Unlike Chapter 3, the following one (pp. 70-97) deals with a topic, Comparing Contract Laws, that has received an overwhelming attention in comparative law conventional scholarship.
Keeping in the backgound a classical problem in contracts, specific performance, Nicola and Frankenberg portray the approach applied by mainstream scholarship (Zweigert and Kötz, Gordley): the common law/civil law dichotomy and its functional equivalence, projects in harmonixation, and the cultural meaning(s) of private autonomy. A sketched mention to Law and Economics theories of efficient breach and to Feminist and Critical Race theories of contract law enriches the picture.
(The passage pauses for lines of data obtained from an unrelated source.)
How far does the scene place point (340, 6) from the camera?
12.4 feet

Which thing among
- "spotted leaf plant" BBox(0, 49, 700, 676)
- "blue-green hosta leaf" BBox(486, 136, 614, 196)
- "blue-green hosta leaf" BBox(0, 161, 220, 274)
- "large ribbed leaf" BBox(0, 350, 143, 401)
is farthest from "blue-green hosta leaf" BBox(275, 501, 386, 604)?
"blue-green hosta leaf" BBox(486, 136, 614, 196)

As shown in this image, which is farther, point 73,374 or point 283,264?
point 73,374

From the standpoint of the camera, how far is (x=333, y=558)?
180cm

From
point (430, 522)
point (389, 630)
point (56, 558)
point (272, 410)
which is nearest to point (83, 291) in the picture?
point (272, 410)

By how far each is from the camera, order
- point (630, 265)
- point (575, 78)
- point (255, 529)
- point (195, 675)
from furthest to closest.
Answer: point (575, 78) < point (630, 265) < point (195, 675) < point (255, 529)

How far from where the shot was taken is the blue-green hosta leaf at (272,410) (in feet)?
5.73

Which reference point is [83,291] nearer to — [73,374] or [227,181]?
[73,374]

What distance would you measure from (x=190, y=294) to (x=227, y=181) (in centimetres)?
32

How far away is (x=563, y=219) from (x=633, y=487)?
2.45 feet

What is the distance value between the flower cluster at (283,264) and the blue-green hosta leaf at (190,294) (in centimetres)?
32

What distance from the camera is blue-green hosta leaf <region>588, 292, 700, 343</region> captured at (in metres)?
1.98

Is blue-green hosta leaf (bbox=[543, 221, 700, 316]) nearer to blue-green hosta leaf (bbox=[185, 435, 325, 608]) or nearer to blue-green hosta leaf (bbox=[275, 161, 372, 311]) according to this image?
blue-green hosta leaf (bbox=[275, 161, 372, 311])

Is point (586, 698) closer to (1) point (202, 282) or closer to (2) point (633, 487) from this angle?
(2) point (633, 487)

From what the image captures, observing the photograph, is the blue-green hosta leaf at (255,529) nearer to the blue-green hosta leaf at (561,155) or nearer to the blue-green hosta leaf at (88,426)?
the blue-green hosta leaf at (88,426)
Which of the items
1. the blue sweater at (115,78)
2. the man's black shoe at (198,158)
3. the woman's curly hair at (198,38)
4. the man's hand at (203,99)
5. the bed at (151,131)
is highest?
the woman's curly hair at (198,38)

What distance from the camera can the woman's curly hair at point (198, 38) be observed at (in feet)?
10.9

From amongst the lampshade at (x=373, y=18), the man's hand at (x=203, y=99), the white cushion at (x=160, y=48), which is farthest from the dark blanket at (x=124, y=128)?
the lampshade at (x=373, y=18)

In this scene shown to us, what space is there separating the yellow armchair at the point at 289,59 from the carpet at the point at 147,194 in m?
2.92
A tale that a class of normally equipped law students should be able to understand without too much effort, while applying the provided toolkit to the specific performance cases exposed (Mary Clark, 1821, and Anna Netrebko, 2023).
The second part of the book (pp. 98-182) shows a growing relevance for the non-legal layers (mainly, politics, ethics, and culture); it could not be otherwise, as the authors choose to hinge Chapter 5 (Comparing Tort Laws) on the matter of wrongful birth and life. The law of torts, that traditional comparative law scholarship had often used as a “gym” to train students in the play of combining leading cases, diverging opinions, laws and policies, proves again to be a fertile field for the participatory exercise Nicola and Frankenberg are calling the students to be engaged into.
On a similar note, Chapter 6 (pp. 119-140) adopts as a main theme for Comparative Family Laws the recognition of same-sex marriage. All possible legal and non-legal layers are, evidently, involved, and students are invited to delve into the “varying stances taken by courts, legislatures, and advocates regarding the legalization or resistance to same-sex marriage” (p. 139).
Finally, Comparing Constitutions (Chapter 8, pp. 161-182) gives the chance to confront a “conventional” comparative constitutional law, marked by a narrative of similarity and convergence, with the constitutional jurisprudence of wearing veil in public spaces.
As said, the commitment to offer a “different kind of textbook” has been respected.
Some comparative law teachers in Europe share the desire to get rid of a kind of mannerism in the discipline. They have a good chance now, as to open classroom windows to let in some fresh air is the worth of this book.